VICTORIA -- Though the musicians of the Victoria Symphony may have been practicing in isolation due to the pandemic, Thursday night they will be coming together for a performance like no other concert before it.

Multiple cameras have been added to the traditional ensemble of violins, cellos and timpani to bring the Victoria Symphony Virtual Season online for orchestra concert goers.

The symphony’s associate conductor says even though the orchestra is not accustomed to performing to an empty concert hall, its members are thrilled to be making music after the COVID-19 pandemic silenced their season.

“The musicians are pouring their hearts into this music and I think it will be a different experience,” said Victoria Symphony associate conductor Joey Pietraroia. “You will be able to see the orchestra from various angles, so in some ways you’re even closer to the musicians even though you’re not in the hall.”

Pietrarioa says the at-home audience is offered a wide range camera angles providing a close-up look at the musicians and their instruments as they perform. Viewers will also get shots of the conductor that would not be possible in a live concert. He says by taking the performance online, the symphony is able to offer a much more intimate concert experience.

“We hope people experience the joy they had when they were in the concert hall and know that we are all waiting for the time we can be together again,” said Pietrarioa. “I know this is something they will all enjoy in the meantime.”
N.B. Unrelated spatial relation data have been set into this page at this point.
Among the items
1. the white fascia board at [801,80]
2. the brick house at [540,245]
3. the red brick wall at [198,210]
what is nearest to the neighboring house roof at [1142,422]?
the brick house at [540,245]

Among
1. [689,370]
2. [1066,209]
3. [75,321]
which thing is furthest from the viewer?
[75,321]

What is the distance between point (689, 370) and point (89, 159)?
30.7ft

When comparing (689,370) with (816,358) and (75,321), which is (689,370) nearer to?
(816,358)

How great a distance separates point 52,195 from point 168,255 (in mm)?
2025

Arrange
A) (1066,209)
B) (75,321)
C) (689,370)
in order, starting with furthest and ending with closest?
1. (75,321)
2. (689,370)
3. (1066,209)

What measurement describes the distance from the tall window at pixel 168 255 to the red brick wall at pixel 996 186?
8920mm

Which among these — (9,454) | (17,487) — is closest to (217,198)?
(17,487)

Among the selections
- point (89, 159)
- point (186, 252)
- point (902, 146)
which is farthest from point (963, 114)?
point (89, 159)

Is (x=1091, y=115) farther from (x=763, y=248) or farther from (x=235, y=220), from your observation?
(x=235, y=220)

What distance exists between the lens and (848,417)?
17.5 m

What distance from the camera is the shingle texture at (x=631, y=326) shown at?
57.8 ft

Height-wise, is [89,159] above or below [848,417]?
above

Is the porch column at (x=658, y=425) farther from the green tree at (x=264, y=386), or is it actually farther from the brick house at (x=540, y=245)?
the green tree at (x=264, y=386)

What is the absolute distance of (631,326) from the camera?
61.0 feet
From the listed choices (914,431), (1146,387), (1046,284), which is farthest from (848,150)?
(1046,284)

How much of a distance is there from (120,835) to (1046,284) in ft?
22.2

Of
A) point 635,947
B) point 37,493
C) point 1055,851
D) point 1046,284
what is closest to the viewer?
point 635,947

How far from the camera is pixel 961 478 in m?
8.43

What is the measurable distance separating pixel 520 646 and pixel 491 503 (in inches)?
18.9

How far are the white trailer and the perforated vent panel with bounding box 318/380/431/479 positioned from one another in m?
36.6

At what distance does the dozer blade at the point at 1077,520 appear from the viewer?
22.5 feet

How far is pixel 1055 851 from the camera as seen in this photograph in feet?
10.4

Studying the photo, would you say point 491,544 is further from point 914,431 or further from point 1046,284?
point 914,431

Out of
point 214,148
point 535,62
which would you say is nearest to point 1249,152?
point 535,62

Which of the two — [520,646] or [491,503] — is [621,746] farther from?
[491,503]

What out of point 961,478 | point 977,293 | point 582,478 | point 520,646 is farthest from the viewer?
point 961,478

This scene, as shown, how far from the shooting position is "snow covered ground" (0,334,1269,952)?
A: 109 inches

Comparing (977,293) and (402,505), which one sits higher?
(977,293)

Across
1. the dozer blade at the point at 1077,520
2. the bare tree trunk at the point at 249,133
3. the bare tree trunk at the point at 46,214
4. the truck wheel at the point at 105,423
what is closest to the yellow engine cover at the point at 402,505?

In March, COVID-19 presented a number of challenges to the symphony and its musicians. The lockdown not only cancelled the remainder of the symphony’s 2020 concert series, the musicians were forced to practice their craft as solitary musicians and not as a full orchestra.

“You want to be able to express this music, so when you have colleagues to play with and you hear all the harmonies with all the other instruments, it makes for a rich experience,” said Pietrarioa. “We hope all of our concert goers will tune in and maybe even people who haven’t been to the symphony before may want to see what we do from a very different angle.”

The first musical performance of the virtual season is The Four Seasons, composed by Antonio Vivaldi. The concert will be available on the Victoria Symphony website starting Thursday at 7:30 p.m. Thursday’s inaugural performance as well as future performances will remain on the symphony’s website for 30 days. 

“The performances are going to be exciting and wonderful experiences,” Pietraroia said.